Work to complete:
a - Translate this sentence from the opinion piece on assisted suicide into French: "Others warn of a slippery slope to euthanasia."
b - Reproduce the passage of the opinion piece on assisted suicide starting at "This sort of" and ending at "are not alone.".
c - Write what comes next in the opinion piece on assisted suicide, following on from its final sentence.

Text shown:

== == ==

The Washington Post has a way with words when it comes to topics such as euthanizing the elderly and the dying. A recent headline, “A Humane Way to End Life,” caught my eye because of the underlying message that assisted suicide is actually a good idea. In the editorial, characterized as “The Post’s View,” the editorial board tells readers:
The issue stirs strong emotions. Some opponents, including the Catholic Church, cite religious or moral grounds, seeing any form of assisted dying as anathema to teachings that life is never to be taken. Some physicians believe the practice violates their oath only to heal, and some disability rights activists fear that they will be vulnerable to abuses. Others warn of a slippery slope to euthanasia.
But the writers go forward providing assurances to readers that if proper safeguards are in place there should be laws permitting those suffering and/or dying to do what they feel is best so that they can die on their own terms.
This sort of skewed attitude flies in the face of actual facts that sadly, few care to study. According to one report, assisted-suicide abuses are known to exist. As one New York Times headline announced three years ago, “Assisted Suicide Laws Are a Recipe for Elder Abuse.”
It is painfully clear to rational minds that assisted suicide laws are used to eliminate folks at earlier and earlier stages in their illnesses, yet none of this appears to influence the writers on the editorial board of the Washington Post. And they are not alone.
United States Senators Mark Warner and Johnny Isakson have introduced S. 1549, “a bill to amend title XVIII of the Social Security Act to provide for advanced illness care coordination services for Medicare beneficiaries, and for other purposes.” This is, of course, a fancy way of stating that the government would like to get involved in helping older folks agree to a premature death. According to one report citing the National Right to Life Committee’s examination of “Bias Against Life-Preserving Treatment in Advance Care Planning,” the advanced care planning session that the new bill would authorize and subsidize would be “used to exercise subtle—or not-so-subtle—pressure” on patients and/or family members “to agree to reject life-preserving treatment.” Further, “Entities conducting such programs openly boast of how much money they have saved insurance companies by inducing patients to reject expensive life-saving medical treatment. Advocates believe it will save Medicare money as well.”

== == ==

Data:
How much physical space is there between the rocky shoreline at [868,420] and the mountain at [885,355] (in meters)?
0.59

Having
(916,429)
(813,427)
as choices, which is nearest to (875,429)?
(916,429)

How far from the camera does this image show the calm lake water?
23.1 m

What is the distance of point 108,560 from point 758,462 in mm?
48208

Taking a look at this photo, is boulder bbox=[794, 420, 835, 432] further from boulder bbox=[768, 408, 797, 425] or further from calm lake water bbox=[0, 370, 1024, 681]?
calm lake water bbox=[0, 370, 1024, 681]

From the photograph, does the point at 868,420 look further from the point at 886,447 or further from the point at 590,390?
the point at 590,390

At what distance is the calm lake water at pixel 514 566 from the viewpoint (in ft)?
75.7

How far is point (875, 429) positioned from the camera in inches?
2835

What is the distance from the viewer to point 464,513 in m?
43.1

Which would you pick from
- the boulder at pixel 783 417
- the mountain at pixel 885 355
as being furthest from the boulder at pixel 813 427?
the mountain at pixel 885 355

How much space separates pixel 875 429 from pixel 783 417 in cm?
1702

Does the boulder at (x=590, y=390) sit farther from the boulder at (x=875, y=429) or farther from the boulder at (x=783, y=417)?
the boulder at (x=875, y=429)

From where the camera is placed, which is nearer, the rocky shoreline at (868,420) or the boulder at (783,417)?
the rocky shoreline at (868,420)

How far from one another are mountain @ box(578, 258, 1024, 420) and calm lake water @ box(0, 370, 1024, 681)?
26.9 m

== == ==

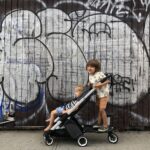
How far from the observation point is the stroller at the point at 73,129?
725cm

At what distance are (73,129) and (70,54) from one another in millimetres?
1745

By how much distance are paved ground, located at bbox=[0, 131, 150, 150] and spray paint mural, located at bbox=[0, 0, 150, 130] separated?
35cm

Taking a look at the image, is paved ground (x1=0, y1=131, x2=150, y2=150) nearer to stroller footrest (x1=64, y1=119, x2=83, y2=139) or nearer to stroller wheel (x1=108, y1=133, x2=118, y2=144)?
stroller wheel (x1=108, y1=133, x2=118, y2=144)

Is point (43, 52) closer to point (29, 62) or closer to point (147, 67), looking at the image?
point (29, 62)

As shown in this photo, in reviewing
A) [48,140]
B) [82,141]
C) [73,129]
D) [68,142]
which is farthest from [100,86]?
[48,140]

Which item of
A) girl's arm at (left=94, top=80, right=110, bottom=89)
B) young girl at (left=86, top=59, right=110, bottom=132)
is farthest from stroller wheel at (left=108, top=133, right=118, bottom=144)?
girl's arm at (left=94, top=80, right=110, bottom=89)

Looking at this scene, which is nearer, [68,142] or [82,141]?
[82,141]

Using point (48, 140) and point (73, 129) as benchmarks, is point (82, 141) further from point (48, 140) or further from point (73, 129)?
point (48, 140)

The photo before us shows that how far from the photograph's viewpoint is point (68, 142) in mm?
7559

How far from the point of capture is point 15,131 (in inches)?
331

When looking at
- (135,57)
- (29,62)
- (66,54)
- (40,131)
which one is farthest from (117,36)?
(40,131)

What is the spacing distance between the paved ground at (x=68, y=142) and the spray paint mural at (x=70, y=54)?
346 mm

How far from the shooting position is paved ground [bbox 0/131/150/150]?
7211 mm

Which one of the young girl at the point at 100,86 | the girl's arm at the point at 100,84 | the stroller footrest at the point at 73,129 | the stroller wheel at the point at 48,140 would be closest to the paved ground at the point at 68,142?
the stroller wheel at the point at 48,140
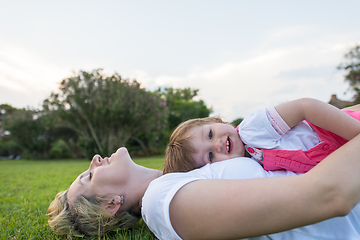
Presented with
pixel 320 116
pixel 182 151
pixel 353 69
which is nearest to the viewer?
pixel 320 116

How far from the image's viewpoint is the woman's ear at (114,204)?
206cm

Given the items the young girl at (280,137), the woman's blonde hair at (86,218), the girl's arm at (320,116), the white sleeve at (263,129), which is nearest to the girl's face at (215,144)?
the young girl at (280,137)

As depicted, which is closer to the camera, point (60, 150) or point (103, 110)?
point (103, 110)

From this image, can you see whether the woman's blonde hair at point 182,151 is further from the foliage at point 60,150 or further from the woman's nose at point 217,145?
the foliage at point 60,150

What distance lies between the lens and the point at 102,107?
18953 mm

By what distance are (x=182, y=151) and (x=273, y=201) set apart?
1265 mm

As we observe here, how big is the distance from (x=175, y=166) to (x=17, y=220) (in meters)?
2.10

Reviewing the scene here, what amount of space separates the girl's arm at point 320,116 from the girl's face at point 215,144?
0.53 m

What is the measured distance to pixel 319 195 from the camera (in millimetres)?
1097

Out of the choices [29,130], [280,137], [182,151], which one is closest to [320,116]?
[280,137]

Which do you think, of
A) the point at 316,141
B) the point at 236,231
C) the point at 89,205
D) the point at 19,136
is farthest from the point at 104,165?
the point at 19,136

== == ==

Results of the exercise:
a - D'autres mettent en garde contre une pente glissante vers l'euthanasie.

b -
This sort of skewed attitude flies in the face of actual facts that sadly, few care to study. According to one report, assisted-suicide abuses are known to exist. As one New York Times headline announced three years ago, “Assisted Suicide Laws Are a Recipe for Elder Abuse.”
It is painfully clear to rational minds that assisted suicide laws are used to eliminate folks at earlier and earlier stages in their illnesses, yet none of this appears to influence the writers on the editorial board of the Washington Post. And they are not alone.

c -
What could possibly be more dangerous to our elderly and those who are ill than government-funded programs that are not concerned with a happy death, but rather with saving money by putting patients out of their misery earlier rather than later?
Reports like these remind me of the reasons why we fight so hard and have for so long sounded the alarm regarding respect for human dignity—a value that shrinks with the passage of each day.
The choices that people make resulting in the premature deaths of others, both born and preborn, are not a sign of a freedom but rather a clear indication that mankind is losing its ability to value human beings for their own sake.
It is evident that the culture of death goes on ignoring facts, ignoring ethics, and ignoring all that is good in favor of killing under the guise of being humane and kind.
The arsenic of human kindness seeps further and further into the national conscience daily. The inevitable death of society as we know it will be the final result unless the tide is turned.
We must stand in the gap and fearlessly work to turn that tide.